The President’s visit to Palau underscores the global impact of the SDSU | NewsCenter | SDSU – SDSU News Center | Team Cansler

In an island nation of 18,000 people, a university partnership has produced 250 graduates since 2005.

Having a university president sit in on the presentation of your master’s program is exhilarating.

Especially when the President traveled over 7,000 miles across the open ocean just to be there.

mid-October, Adela de la Torre was the first president of San Diego State University, attending the university’s longstanding but little-known bachelor’s and master’s programs in the Republic of Palau, an island nation in the western Pacific.
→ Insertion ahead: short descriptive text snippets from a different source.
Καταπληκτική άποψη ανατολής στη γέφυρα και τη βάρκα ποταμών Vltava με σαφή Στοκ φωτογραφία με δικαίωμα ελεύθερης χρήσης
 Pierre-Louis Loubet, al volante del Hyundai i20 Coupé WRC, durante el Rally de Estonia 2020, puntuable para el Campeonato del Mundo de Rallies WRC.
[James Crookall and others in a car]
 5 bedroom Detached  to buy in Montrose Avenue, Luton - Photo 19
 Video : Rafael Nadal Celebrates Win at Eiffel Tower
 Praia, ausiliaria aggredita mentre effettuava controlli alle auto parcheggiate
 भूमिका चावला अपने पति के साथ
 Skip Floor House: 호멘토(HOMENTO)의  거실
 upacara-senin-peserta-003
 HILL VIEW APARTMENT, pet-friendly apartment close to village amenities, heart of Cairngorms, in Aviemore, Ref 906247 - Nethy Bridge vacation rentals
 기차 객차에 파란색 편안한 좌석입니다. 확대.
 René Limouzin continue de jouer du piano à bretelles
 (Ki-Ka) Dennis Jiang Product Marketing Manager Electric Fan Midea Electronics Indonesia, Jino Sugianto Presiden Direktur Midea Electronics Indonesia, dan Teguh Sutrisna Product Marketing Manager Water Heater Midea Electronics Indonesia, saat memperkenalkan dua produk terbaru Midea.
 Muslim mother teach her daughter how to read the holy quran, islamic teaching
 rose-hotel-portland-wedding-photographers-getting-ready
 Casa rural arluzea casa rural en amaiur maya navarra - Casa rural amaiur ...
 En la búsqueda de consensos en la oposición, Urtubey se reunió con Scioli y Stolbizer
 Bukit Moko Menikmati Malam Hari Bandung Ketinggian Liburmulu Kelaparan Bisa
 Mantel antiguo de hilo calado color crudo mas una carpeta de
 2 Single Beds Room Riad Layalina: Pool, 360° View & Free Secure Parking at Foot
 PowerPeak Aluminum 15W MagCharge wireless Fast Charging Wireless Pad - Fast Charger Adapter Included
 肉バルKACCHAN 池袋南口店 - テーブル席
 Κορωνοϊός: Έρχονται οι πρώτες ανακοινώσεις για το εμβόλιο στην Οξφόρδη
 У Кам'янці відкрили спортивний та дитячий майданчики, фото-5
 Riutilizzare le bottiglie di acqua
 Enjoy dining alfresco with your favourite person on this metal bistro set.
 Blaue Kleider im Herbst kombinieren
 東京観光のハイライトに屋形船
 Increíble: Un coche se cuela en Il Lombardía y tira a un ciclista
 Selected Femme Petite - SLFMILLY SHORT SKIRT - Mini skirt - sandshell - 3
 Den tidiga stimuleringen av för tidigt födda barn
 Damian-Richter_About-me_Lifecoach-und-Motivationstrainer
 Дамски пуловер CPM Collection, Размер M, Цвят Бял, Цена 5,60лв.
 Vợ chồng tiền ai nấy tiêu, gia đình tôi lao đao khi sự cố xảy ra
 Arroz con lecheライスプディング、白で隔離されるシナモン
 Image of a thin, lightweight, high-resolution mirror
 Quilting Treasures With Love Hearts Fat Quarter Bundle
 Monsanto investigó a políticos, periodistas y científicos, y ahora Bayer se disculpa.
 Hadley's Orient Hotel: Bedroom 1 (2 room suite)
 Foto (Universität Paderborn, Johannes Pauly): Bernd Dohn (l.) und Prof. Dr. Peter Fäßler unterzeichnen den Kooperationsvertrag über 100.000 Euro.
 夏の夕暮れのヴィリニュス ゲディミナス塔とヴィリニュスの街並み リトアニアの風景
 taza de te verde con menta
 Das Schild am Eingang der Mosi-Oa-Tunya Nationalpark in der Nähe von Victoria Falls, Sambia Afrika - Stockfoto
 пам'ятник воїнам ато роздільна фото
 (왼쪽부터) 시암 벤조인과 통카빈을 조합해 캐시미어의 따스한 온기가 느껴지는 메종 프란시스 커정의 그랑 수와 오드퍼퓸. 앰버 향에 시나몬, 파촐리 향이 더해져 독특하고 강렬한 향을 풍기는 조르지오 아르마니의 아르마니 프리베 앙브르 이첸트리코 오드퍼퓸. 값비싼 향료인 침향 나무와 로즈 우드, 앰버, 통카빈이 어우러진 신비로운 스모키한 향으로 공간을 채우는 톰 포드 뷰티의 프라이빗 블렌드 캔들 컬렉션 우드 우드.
The first evening after arrival, the delegation of SDSU leaders arrived, which included the assistant vice president for international affairs Cristina AlfaroDirector of the Interwork Institute Caren Sax and Theresa LallyDirector of Interwork’s Center for Pacific Studies, observed seven groups of students making final presentations for their master’s degree projects — their final hurdle before graduation in May.

“Everyone in the cohort had heard about the SDSU President’s arrival to Palau, so they were excited,” the master’s student said Hedrik Kual, who is also Dean of Continuing Education at Palau Community College (PCC). “However, when we all found out that she will be attending the presentations, everyone got nervous. For my group – and very true for myself – it felt like a rite of passage as we earned our Aztec stripes in front of President de la Torre.”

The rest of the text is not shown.